"Pemerintah siap bila saham negara di Merpati sampai 0%," jelas Deputi Bidang Restrukturisasi dan Pengembangan Usaha Kementerian BUMN Aloysius K Ro usai rapat dengan Komisi VI DPR, Senin (16/7/2018).
Aloy menegaskan, pelepasan Merpati menjadi pilihan tepat dalam menyelamatkan keuangan negara. "Ada beberapa pilihan, bahasa terangnya tutup lebih murah daripada survive," terang Aloy.
Namun, Kementerian BUMN mengklaim masih ada investor yang berminat membeli Merpati.
Menurut Aloy, pemerintah iklas jika saham di Merpati terdilusi karena biaya menyehatkan perusahaan penerbangan itu bakal sangat besar.
"Sekarang ada investor mau masuk, kita akan coba. Tapi kalau kita terdelusi, tidak apa-apa," terang Aloy.
Adapun tiga perusahaan pelat merah lain belum mendapatkan persetujuan Komite Privatisasi. Kementerian BUMN akan membuay usulan baru untuk kejelasan tiga perusahaan itu.
Menurut Aloy, pemerintah siap melepas perusahaan tersebut bila diharuskan. Namun, hal itu perlu melihat prosedur terlebih dahulu, dengan melihat keuntungan serta peran strategis industri tersebut bagi negara.
PKPU Merpati
Proses Penundaan Kewajiban Pembayaran Utang (PKPU) PT Merpati Nusantara Airlines (MNA) diperpanjang selama 45 hari. Dengan perpanjangan waktu ini, Merpati berharap bisa merampungkan proposal perdamaian.
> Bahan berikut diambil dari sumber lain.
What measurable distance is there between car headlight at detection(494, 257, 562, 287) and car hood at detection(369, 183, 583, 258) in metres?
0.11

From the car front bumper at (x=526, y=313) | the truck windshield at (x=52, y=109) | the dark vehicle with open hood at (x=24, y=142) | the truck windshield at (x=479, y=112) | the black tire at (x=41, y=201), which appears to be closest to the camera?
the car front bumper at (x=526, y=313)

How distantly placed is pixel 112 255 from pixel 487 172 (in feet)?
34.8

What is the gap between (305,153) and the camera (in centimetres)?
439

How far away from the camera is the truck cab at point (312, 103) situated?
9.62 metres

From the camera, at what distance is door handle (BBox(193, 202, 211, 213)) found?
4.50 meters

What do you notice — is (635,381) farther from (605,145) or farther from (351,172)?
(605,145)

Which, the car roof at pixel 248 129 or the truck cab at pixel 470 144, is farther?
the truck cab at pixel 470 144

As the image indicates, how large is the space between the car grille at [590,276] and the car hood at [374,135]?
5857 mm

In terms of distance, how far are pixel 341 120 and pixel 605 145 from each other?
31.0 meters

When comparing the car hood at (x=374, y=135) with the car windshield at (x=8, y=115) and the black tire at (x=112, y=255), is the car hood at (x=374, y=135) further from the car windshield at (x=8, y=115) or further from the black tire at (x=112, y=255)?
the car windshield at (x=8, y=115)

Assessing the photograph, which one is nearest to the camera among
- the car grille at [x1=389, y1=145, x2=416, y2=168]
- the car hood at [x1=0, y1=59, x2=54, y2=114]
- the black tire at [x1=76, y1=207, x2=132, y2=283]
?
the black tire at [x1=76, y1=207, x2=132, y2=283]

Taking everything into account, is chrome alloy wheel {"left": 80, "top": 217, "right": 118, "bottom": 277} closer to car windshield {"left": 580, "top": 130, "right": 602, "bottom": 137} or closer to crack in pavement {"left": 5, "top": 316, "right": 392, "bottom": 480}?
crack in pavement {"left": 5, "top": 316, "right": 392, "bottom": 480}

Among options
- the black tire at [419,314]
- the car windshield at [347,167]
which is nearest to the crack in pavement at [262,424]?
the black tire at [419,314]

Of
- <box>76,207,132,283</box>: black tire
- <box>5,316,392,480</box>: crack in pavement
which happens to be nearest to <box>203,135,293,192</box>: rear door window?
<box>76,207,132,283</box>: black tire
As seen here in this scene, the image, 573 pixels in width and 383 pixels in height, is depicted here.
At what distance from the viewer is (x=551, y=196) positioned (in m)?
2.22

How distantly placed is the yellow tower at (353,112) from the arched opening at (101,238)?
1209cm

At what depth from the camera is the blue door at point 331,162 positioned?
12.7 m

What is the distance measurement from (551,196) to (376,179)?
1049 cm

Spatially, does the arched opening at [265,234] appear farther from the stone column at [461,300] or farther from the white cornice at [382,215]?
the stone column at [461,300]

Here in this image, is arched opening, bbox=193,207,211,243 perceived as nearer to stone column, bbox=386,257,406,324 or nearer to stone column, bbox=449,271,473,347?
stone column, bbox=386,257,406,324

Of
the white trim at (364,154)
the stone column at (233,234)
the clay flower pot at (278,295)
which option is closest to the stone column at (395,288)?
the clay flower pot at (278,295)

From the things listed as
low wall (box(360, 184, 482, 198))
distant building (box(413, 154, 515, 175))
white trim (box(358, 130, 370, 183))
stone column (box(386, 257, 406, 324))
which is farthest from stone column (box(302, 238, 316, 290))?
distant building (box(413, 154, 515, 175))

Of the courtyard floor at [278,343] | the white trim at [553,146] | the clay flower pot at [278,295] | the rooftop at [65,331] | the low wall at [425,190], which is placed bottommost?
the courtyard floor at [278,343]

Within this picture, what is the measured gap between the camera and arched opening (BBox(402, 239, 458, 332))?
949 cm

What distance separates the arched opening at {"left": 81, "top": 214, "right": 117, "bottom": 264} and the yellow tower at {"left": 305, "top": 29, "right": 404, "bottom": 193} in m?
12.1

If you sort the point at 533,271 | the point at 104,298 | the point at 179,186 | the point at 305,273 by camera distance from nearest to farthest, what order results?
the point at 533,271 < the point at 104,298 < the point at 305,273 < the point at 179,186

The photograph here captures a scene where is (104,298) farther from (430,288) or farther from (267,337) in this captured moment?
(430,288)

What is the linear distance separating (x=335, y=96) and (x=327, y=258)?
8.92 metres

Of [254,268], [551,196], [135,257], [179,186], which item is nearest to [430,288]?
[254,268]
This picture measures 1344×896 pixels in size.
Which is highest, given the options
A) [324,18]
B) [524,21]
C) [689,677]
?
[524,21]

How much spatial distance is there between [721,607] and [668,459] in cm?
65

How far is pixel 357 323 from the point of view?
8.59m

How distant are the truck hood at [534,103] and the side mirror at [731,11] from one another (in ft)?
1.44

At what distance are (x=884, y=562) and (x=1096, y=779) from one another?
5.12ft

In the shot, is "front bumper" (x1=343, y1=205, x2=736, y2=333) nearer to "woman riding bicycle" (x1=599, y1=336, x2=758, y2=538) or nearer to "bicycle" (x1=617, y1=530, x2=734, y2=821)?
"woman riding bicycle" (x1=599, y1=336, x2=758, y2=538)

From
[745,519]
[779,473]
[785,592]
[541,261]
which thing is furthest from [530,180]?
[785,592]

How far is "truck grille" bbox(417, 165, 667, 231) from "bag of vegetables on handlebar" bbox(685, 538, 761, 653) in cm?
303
Sebenarnya, perpanjangan itu lebih lama dari pengajuan Merpati yang hanya 30 hari. Namun dengan pertimbangan pengurus PKPU dan hakim pengawas, seluruh kreditur se setuju memberikan perpanjangan PKPU tetap selama 45 hari.
"Untuk memfinalisasi tawaran proposal perdamaian yang masih perlu didiskusikan dengan calon mitra strategis," kata salah satu pengurus PKPU Merpati Alfin Sulaiman, Senin (16/7/2018).
Dalam proses PKPU, maskapai penerbangan pelat merah ini berusaha merestrukturisasi utang Rp 10,03 triliun.
Rinciannya terdiri dari kreditur preferen Rp 1,09 triliun, kreditur separatis senilai Rp 3,33 triliun, dan kreditur konkuren senilai Rp 5,61 triliun.
Pemilik tagihan terbesar dari Kementerian Keuangan sebesar Rp 2,6 triliun, PT Pertamina (Persero) senilai Rp 2,8 triliun, dan PT PANN (Persero) senilai Rp 1,3 triliun.
Adapula tagihan dari beberapa BUMN lainnya semisal PT Telkom (Persero), PT Garuda Indonesia (Persero), dan PT Bank Mandiri (Persero), PT PPA (Persero).